As the temperature has risen in Ontario this summer, so hast the heat surrounding the topless question.

The province has been regularly treated – or subjected – to prominent media coverage of incidents and controversies on the issue since the weather warmed up following an Ontario Court of Appeal ruling last December. The ruling said it’s okay for men or women to walk, run, swim or suntan bare from the waist up. In stating that, the three-member court overturned a lower court conviction of Guelph resident Gwen Jacob, who had been charged in 1991 with committing an indecent act after taking off her shirt and walking around city streets.

Women have been spotted topless at swimming pools, on beaches, mowing lawns or walking along the street. Prostitutes, strippers and so-called squeegee-kids have also been seen exercising their newly-won rights.

Residents looking to leadership from the provincial government have been disappointed. “The law is the law,” said Premier Mike Harris. “The judge has ruled. We abide by the law of the land.”

Harris added he would like to see a law limit the right of women to go topless, but noted that it is a federal matter that can’t be controlled by the province.
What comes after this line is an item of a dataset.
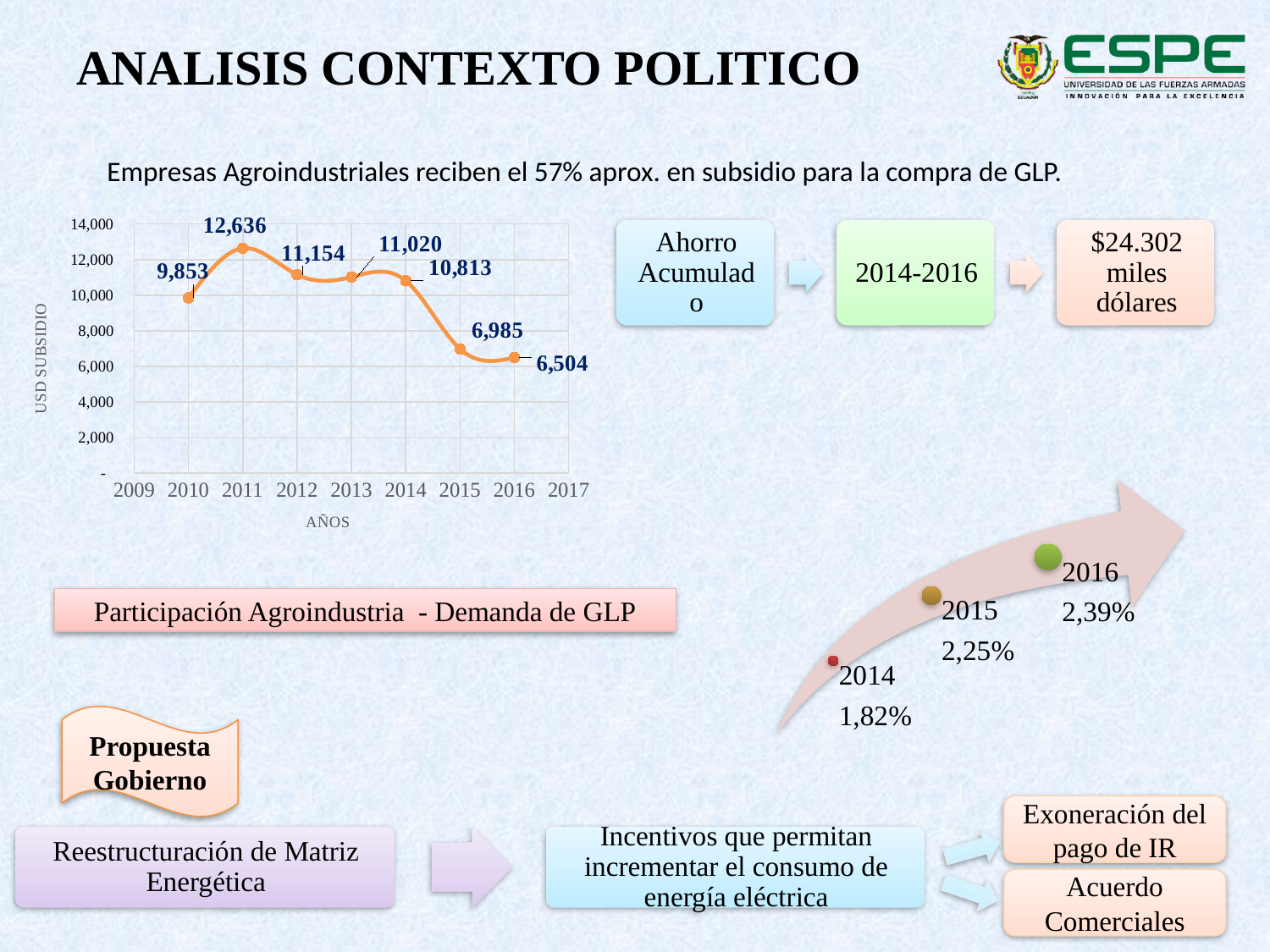
What type of chart is shown on the left of the slide? line chart What is the label of the horizontal axis of the line chart on the left? AÑOS What is the label of the vertical axis of the line chart on the left? USD SUBSIDIO In the line chart on the left, what is the difference between the 2011 value and the 2016 value? 6,132 In the line chart on the left, what is the USD subsidy value for 2010? 9,853 In the line chart on the left, which year has the highest subsidy value? 2011 In the line chart on the left, do the values generally rise or fall from 2011 to 2016? fall In the line chart on the left, what is the USD subsidy value for 2015? 6,985 In the line chart on the left, what is the USD subsidy value for 2011? 12,636 In the line chart on the left, how many data points are plotted? 7 In the line chart on the left, which year has the lowest subsidy value? 2016 In the line chart on the left, which is larger, the value for 2012 or the value for 2014? 2012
The so-called experts meanwhile, are busy offering their versions of the “shed-your-inhibitions-and-do-what-comes-naturally” philosophy. “There’s nothing wrong with nudity and it’s very accepted, and expected, in a lot of cultures, but not ours,” says Burlington, Ont., social worker Susan Jewett.
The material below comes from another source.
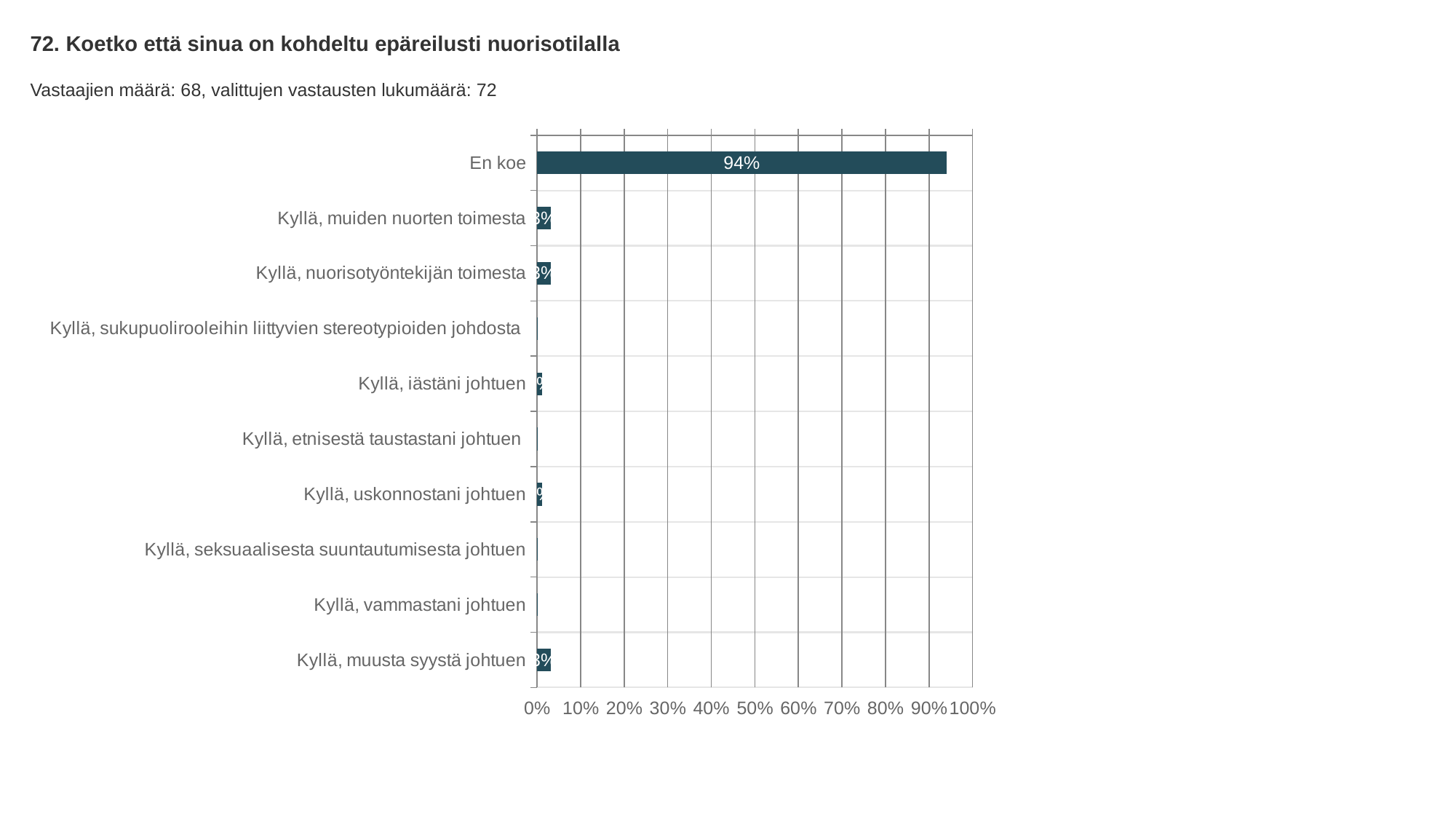
What is the highest value shown on the x axis? 100% Is the value for "En koe" greater or less than 90%? greater What is the value for "En koe"? 94% Which is larger, the value for "En koe" or the value for "Kyllä, nuorisotyöntekijän toimesta"? En koe Which category has the highest value? En koe How many categories are shown on the chart? 10 Is the value for "Kyllä, iästäni johtuen" greater or less than 50%? less What kind of chart is shown on the slide? Bar chart What is the title of the chart? 72. Koetko että sinua on kohdeltu epäreilusti nuorisotilalla Is the value for "Kyllä, muiden nuorten toimesta" greater or less than 10%? less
Some days, letters to the editor in Ontario daily newspapers have been dominated by writers addressing the topless debate. The Toronto Sun newspaper has been having a field day with regular photos of topless women covered only by black lines in strategic places.

Much of the debate has had an inane flavor to it. Events in Hamilton are typical of those in the rest of the province.

Hamilton’s park officials, for example, were sent into a tizzy after a Hamilton woman took a bare-breasted dip a civic pool earlier this summer. Although the woman wasn’t charged with anything, recreation officials have been scrambling for a way to deal with the issue.

The Hamilton-Wentworth Police department says it has stopped laying charges against topless women because of the court ruling. “We’re not condoning nudity, but our hands are tied on this one,” said Staff Sgt. Bryan Barker.

At the grassroots level, citizens have been falling into either the topless-rights or “I have a right not to see this” camps.

“There is much misinformation being promulgated, often in fear and loathing,” says Paul Rapoport, a McMaster University music professor and president of the Topfree Equal Rights Association, which he says “was founded to combat this kind of thinking and to raise money for women who are unjustly treated in exercising their equal rights to go topfree.”

“It’s up to the woman herself and what you think about it doesn’t matter,” says Hamilton resident Anya Wassenberg. “Whether anyone likes it or not, we supposedly live in a free society and things like good taste just can’t be legislated … The ogling and disruption will eventually end.”

But other Hamilton-area residents virulently disagree.

“All I can see is a fast deterioration of human morals and self-respect, which is going to lead to many repercussions,” says Freda Toles. “No one can convince me that bare breasts are not sexual.”

But while some are content to bluster hot air on the issue, others are doing something about it.

Eva Filinski of Hamilton, a sales clerk and mother of two, has started a Keep It Kovered organization in an attempt to combat the topless trend.

“There is a time and place for everything,” she says. “It is offensive to many of us even to think of being subjected to this type of in-your-face exhibitionism … Are we going to let a small minority tear away at the moral fibre of this province?”

In the Kitchener-Waterloo area, 53-year-old Erika Kubassek heads up the Moral Support Movement, which has been pressuring the Ontario government to ban toplessness.

Cathy Francavilla and Carol Faraone, two Toronto sisters, both with three children, concur. The two women, who attend Prayer Palace Church in Toronto, launched an official petition drive in June directed at the federal Parliament in support of a ban on toplessness. So far, they’ve collected 40,000 signatures.

“We’re asking that the Criminal Code be amended to state that baring breasts in public is an indecent act,” Francavilla said. “We also want municipalities to have the authority to fine women baring their breasts.”

The sisters planned a rally for August 10 at Nathan Phillips Square in Toronto and were hoping to have several MPs in attendance.

Bill Johnstone, a spokesman for the Hamilton chapter of Canadians for Positive Community Standards, says although his group has yet to become active on the issue, he believes petitioning the federal government to move on toplessness is a lost cause.

“Our best hope is provincially allowing municipalities the opportunity to pass bylaws controlling (toplessness) in public places,” he says. “You’d get a better response from the Conservative government in Ontario than the Liberal government in Ottawa.”

“People who don’t seem to have any brains between their ears are controlling the show,” he added. “What’s wrong with people? Isn’t there any sense of decency?”